When the class as a whole and the teachers have the feeling that the negative or conflictual behaviour has sufficiently decreased - so that the learning processes has the chance to succeed and everyone is feeling happy in the class - then the track can be halted.  The class develops a plan whereby this improvement track can be discussed again.  In the beginning, it’s best to do this on a weekly basis.  Afterwards, discussions can be reduced to once a month.  Whatever the case, it’s wise to put the issue back on the agenda after a school holiday. We often see conflicts and negative behaviours increase after these breaks as the students once again attempt to establish their social position within the group (and not because they missed ‘the structure of the school’ during the break). 

The improvement track remains on the agenda until a cultural change has taken place.  Not that the negative behaviour has vanished.  When the point is achieved that everyone thinks: “Why are we still talking about this?”, then, the class consultations can end. 


Possible Intermediate Step:  Measuring Energy or Feelings of Well-Being

In the tools under the category of ‘context time’, we’ve foreseen that students can remark on what boosts or drains ‘energy’.  On this basis and in general, we can see whether the students are doing well.  With the tool ‘Measuring Well-being’, we can map out the students’ well-being day-by-day.   At the end of the week, they fill in their top moments and their flop moments.  If the discussion of the ‘Measuring Well-being Tool’ with the class is too sensitive, the teacher can discuss this individually.  In other cases, the issue can be a topic of discussion in restorative circles.

Kids Swinging


V. Mapping Strengths

V. Mapping Strengths




The different streams of thought about ‘strengths’ make it clear that one can map strengths in different ways.  Young people who have fewer opportunities to successfully complete school benefit from looking at strengths in the broadest possible way.  When we understand all of the possible strengths of a young person, there’s a better chance that we can take advantage of them.  When we only make an inventory of strengths that concern school or education, we aren’t able to gain a total picture of the young person.  This is especially dangerous with young newcomers.  The diversity of this group is potentially so large that focussing on school strengths could amplify the dysfunctions of a particular school system.

=== Exercise set ===
• a. Answer these questions from the text on classroom behavior and students' strengths:
(i) How often should the improvement track be discussed at the beginning?
(ii) When do students fill in their top moments and flop moments?
(iii) With which group is it especially dangerous to inventory only school-related strengths?
• b. Carry on the text on classroom behavior and students' strengths, picking up after its final sentence about mapping strengths.

=== Supplied records ===
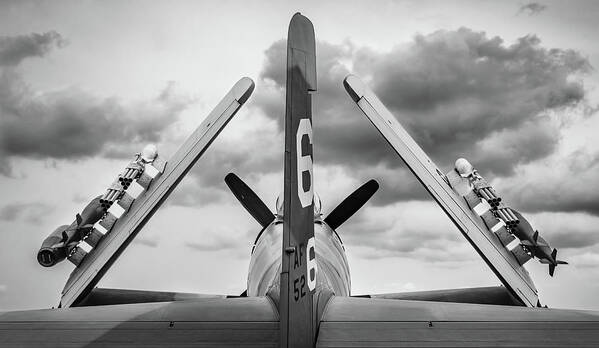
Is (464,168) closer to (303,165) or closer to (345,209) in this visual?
(345,209)

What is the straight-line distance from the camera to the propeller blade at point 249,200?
1012cm

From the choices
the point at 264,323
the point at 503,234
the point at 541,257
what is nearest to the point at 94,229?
the point at 264,323

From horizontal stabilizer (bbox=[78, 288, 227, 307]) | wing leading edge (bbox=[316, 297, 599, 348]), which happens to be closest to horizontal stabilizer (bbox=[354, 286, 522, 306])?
horizontal stabilizer (bbox=[78, 288, 227, 307])

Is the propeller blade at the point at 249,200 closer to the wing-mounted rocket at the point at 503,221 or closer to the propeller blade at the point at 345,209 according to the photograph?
the propeller blade at the point at 345,209

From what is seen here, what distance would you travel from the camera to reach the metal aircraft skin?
4.09 meters

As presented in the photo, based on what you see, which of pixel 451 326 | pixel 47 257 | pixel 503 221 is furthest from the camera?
pixel 503 221

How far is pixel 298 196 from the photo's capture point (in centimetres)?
411

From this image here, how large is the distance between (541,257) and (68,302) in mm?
7905

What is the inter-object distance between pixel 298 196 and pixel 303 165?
259 mm

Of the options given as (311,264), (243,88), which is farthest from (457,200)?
(311,264)

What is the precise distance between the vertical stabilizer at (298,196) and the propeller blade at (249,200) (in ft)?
19.1

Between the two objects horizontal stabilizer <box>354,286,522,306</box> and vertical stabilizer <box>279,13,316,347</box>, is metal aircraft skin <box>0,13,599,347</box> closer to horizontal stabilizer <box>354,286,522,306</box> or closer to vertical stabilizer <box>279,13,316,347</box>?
vertical stabilizer <box>279,13,316,347</box>

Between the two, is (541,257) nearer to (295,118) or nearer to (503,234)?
(503,234)

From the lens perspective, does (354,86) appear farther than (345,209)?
No
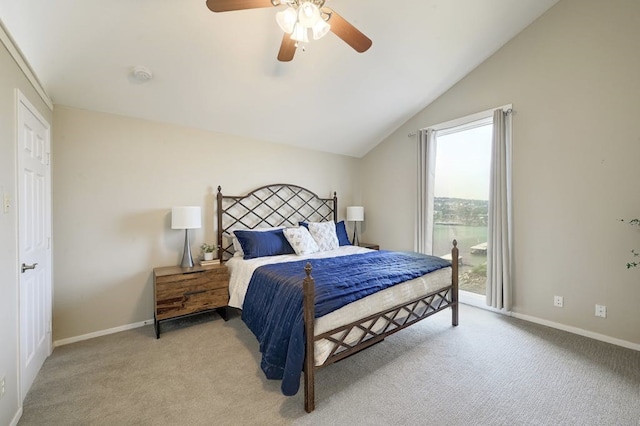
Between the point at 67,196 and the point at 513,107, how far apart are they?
5121mm

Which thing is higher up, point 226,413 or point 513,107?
point 513,107

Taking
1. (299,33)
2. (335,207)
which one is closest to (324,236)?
(335,207)

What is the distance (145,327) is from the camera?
304 cm

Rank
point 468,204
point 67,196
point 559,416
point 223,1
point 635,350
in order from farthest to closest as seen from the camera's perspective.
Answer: point 468,204
point 67,196
point 635,350
point 559,416
point 223,1

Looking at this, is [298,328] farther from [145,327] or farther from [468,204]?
[468,204]

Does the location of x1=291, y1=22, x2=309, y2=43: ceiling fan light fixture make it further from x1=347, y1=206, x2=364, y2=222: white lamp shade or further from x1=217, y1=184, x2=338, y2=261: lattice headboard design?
x1=347, y1=206, x2=364, y2=222: white lamp shade

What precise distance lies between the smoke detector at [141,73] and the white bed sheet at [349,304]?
2137 millimetres

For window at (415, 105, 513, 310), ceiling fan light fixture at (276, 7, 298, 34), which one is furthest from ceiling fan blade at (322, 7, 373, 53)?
window at (415, 105, 513, 310)

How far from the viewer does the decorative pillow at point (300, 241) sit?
11.5 feet

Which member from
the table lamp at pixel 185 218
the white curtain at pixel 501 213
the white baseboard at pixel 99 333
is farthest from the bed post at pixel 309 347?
the white curtain at pixel 501 213

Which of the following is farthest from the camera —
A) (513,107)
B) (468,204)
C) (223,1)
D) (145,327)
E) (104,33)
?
(468,204)

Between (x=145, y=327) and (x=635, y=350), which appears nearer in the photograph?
(x=635, y=350)

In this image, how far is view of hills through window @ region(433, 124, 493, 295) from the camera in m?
3.61

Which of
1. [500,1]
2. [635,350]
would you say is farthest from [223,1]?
[635,350]
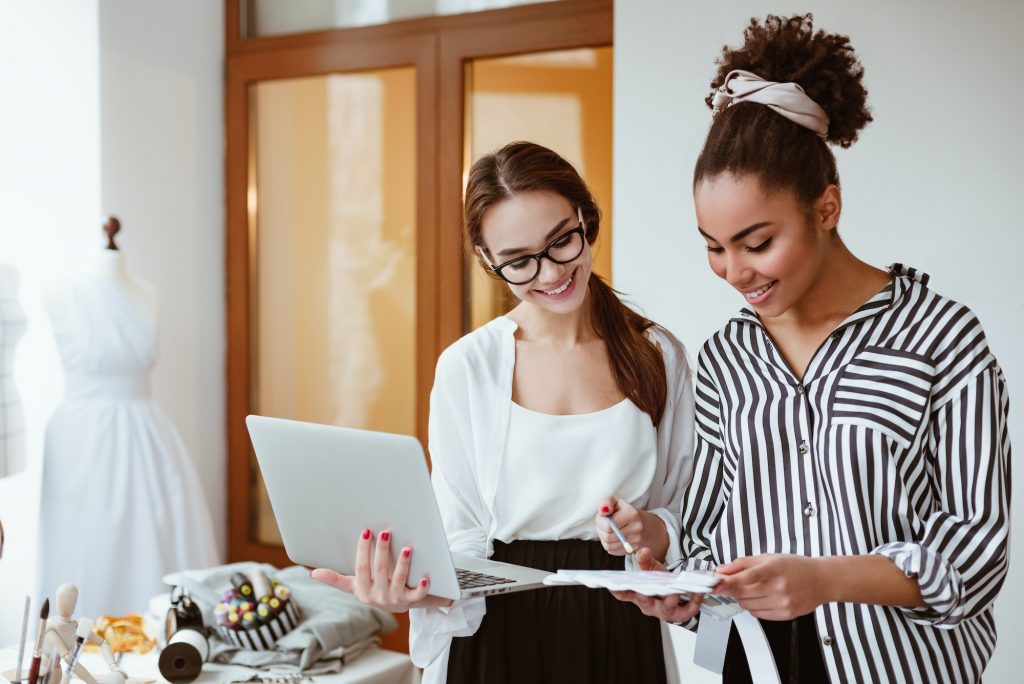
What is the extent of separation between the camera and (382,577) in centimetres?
134

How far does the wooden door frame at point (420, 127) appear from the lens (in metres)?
3.38

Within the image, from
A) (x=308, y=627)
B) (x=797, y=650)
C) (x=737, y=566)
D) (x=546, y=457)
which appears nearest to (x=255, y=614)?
(x=308, y=627)

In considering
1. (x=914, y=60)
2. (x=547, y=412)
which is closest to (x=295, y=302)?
(x=914, y=60)

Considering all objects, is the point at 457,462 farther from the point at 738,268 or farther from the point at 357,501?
the point at 738,268

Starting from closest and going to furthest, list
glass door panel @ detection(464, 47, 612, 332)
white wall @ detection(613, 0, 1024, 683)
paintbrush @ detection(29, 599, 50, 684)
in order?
paintbrush @ detection(29, 599, 50, 684) < white wall @ detection(613, 0, 1024, 683) < glass door panel @ detection(464, 47, 612, 332)

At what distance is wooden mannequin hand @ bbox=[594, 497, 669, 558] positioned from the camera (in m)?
1.39

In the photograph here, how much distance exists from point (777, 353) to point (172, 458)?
2.45m

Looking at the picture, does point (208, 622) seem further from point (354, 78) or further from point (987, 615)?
point (354, 78)

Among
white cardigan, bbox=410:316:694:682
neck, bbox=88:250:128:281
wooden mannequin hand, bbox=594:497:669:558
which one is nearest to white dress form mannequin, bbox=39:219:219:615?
neck, bbox=88:250:128:281

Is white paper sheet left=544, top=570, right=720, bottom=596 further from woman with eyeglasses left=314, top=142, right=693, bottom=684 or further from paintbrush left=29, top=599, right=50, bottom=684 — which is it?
paintbrush left=29, top=599, right=50, bottom=684

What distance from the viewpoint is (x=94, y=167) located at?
11.7 feet

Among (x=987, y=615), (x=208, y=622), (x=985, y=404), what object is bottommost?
(x=208, y=622)

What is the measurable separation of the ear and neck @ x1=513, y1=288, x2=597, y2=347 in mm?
528

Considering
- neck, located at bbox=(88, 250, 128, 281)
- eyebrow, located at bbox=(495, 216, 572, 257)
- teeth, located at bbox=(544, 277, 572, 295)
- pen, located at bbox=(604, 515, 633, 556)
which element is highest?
eyebrow, located at bbox=(495, 216, 572, 257)
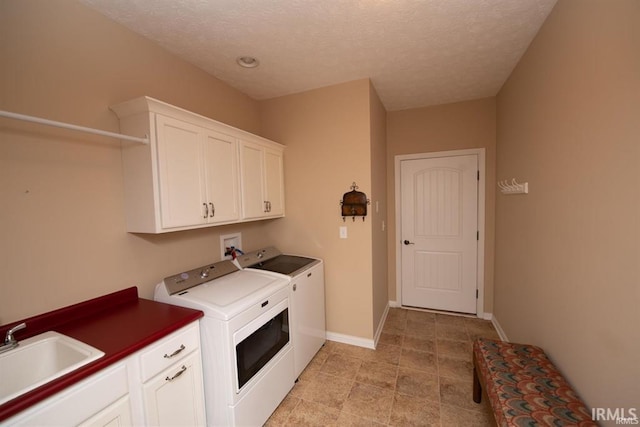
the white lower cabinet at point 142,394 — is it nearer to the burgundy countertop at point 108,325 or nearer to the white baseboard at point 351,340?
the burgundy countertop at point 108,325

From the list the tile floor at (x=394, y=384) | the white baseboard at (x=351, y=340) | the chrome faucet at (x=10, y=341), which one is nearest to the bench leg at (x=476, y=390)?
the tile floor at (x=394, y=384)

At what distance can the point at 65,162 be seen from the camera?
4.51 feet

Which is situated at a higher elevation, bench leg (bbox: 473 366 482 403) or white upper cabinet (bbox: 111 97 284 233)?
white upper cabinet (bbox: 111 97 284 233)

=== Results in order ===
• a.
(i) On a weekly basis.
(ii) At the end of the week.
(iii) Young newcomers.

• b.
When we map strengths, we must first take the young person’s self-image into account.  What do ‘I’ consider to be ‘my’ strengths?  How are my strengths connected?  Which strengths boost my energy and which drain my energy?  Self-image is the starting point of personal development.  A young person can begin to experiment with his or her strengths using the tools that we offer in this Induction Course and with an adequate context. Experimentation clarifies:

  • Whether the young person can focus on a strength,

  • Whether he or she can use it in another situation,

  • Whether he or she needs to nuance it or call it differently,

  • Whether he or she realizes that this is not a strength and needs to search for a different strength,


The goal of this process is that the young person gains a more nuanced and objectified picture of his or her individual strengths.  Mapping strengths is, therefore, the beginning of a process and not a goal in itself; nor is it a product. 

There are different tools we can use to map strengths.  Many of these and their underlying theories, have not been validated or are outdated.   Moreover, in this Induction Course, we are unable to go over every possible tool.  Nevertheless, we can propose a strategy to use not-validated tools and still gain useful information from the use of these tools.


Points of Departure

  • We start from an equitable relationship.  The young person is a specialist of his or herself and has the last word.  The coach or teacher is (hopefully) a specialist in strength-based learning.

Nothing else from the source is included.